-- GIVEN PASSAGE follows --
From Containers to Cloud Native — Service Mesh
This article summarizes the presentation at the Yunqi Community Director’s Course and shares some practical tips and development trends of the Cloud Native technology.
The development of container technologies preludes the cloud-native computing:
First, it is the containerization of applications. Many PaaS platforms such as Heroku/CloudFoundry are built based on the container technologies, significantly simplifying the deployment and maintenance of Web applications. Docker puts forward the container packaging specification — Docker Image and creates Docker Hub for global application distribution and collaboration, greatly facilitating the popularization of container technologies and applying container applications in more business scenarios. Communities such as Open Container Initiative and Containerd further facilitate the standardization and normalization of container technologies.
Then it is the orchestration and scheduling of containers. Developers want to optimize/combine and efficiently schedule underlying resources by using container technologies to improve the system usage, application SLAs and the automation level. Kubernetes stands out from among other competing products due to its excellent openness, high scalability, and active community. Google donating Kubernetes to CNCF accelerates the popularization of Kubernetes.
With the establishment of container and container orchestration standards, Kubernetes/Docker hides the differences between underlying infrastructures and provides excellent portability to support multiple clouds/hybrid clouds. The community has begun to build upper-layer business abstraction based on these features. Let’s look at the service governance layer. The year 2018 was the beginning of Service Mesh. Istio is a service governance platform launched by Google/IBM/Lyft. Similar to a network protocol stack between microservices in the cloud-native era, Istio can be used to implement a variety of tasks without the need to process them in the application layer, such as dynamic service invocation routing, flow limits, downgrading, end-to-end tracing, and secure transmission. Based on this, cloud-native frameworks targeting specific fields also emerge quickly, such as the cloud-native Kubeflow platform for machine learning and Knative for serverless workloads. These layered architectures allow developers to focus only on their own business logic instead of the complexity of underlying implementations.
We can see that the prototype of a cloud-native operating system begins to take shape. This is a good era for developers because cloud infrastructure and cloud-native computing technologies have significantly improved the business innovation speed.
To solve the challenges in large-scale Internet applications, we build applications in a distributed manner. When building distributed system applications, we often make some assumptions, which have been proven to be inaccurate or incorrect during the long-time process of running applications. Peter Deutsch summarized the common “misconceptions about distributed systems”. The main misconceptions are listed as follows:
- Networks are always reliable: Any components and infrastructures may experience failures, especially for very large systems.
- Latency is negligible and bandwidth is unlimited: During business peak hours, insufficient network resources will cause reduced system stability. During the Double 11 event this year, two of my friends called me and asked me to help deal with a system crash due to network overload.
- Networks are safe
- The topology structure will not change
- Only one administrator is allowed
- Transmission has zero cost
- Networks are homogeneous
To solve the challenges in the large-scale Internet applications, we have been discussing how to transform application architectures from monolithic architectures to distributed microservices architectures. Spring Cloud based on the Netflix OSS project and the open-source Apache Dubbo project from Alibaba Group are two excellent microservices frameworks.
-- GIVEN PASSAGE concluded --
REQUIREMENT 1 — Say whether each statement agrees with the cloud native article, answering yes or no and quoting the deciding words of the article: (a) Google donated Kubernetes to CNCF. (b) Istio was launched by Google alone. (c) Apache Dubbo came from Netflix.
REQUIREMENT 2 — Go on with the cloud native article from the point where it stops.
The material that comes after the cloud native article is separate from it.
-- DATA BLOCK follows --
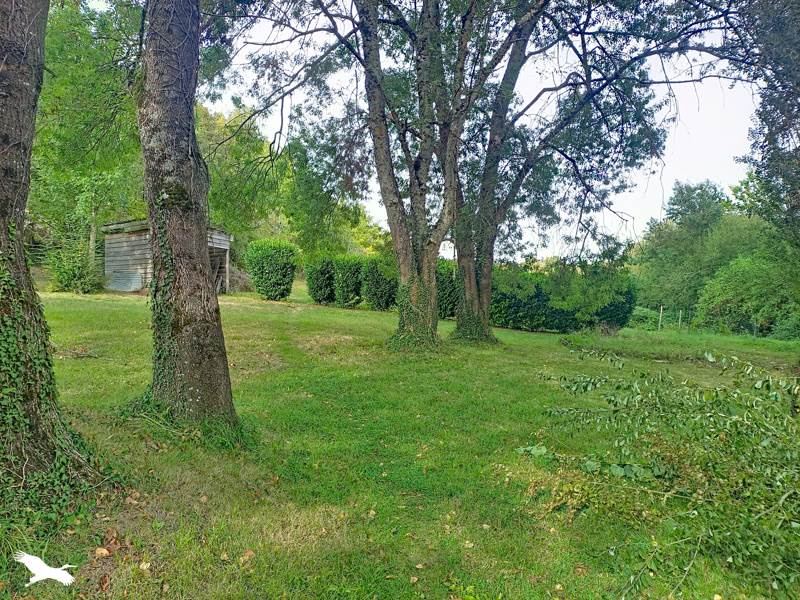 Vente Maison Ribérac - 6 pièces -172 m² - (24600)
-- DATA BLOCK concluded --
RESPONSE 1 —
(a) Yes: "Google donating Kubernetes to CNCF accelerates the popularization of Kubernetes."
(b) No: "Istio is a service governance platform launched by Google/IBM/Lyft."
(c) No: "the open-source Apache Dubbo project from Alibaba Group"

RESPONSE 2 —
Current microservices architecture implementations are usually built within applications by using code libraries, which include features such as service discovery, fusion, and flow limits. However, using code libraries may cause potential version conflicts. In addition, once these code libraries are changed, the entire application needs to be rebuilt and changed, even if the application logic has no changes at all.
On the other hand, microservices in enterprises/organizations and complex systems are usually implemented by using different programming languages and frameworks, and service governance code libraries for heterogeneous environments have many differences and cannot enable unified solutions for shared problems.
To solve the preceding issues, the community begins to adopt and popularize the Service Mesh technology.
Istio and Linkerd are two representative implementations of the Service Mesh technology. They intercepts all the network communication between microservices by using the sidecar proxy and implement a variety of features between services in a unified manner, such as load balancing, access control, and rate limiting. Applications don’t need to perceive the access details about underlying services. Sidecar and applications can be updated separately, implementing the decoupling between application logic and service governance.
We can understand the service connection infrastructure layer between microservices in analogy to the TCP/IP protocol stack. The TCP/IP protocol stack provides basic communication services for all the applications in an operating system. However, the TCP/IP protocol stack and applications don’t have a close coupling relationship. Applications only need to use the underlying communication feature provided by the TCP/IP protocol without focusing on specific implementations of TCP/IP, such as how IPs are routed and how TCP creates links and performs congestion management. The goal of Service Mesh is to provide basic service communication protocol stacks that are irrelevant to implementations.
The preceding picture shows the architecture of Istio, which is logically divided into the data plane and the control plane.
In the data plane, smart proxies deployed as sidecar deployment intercept and process inter-service communication.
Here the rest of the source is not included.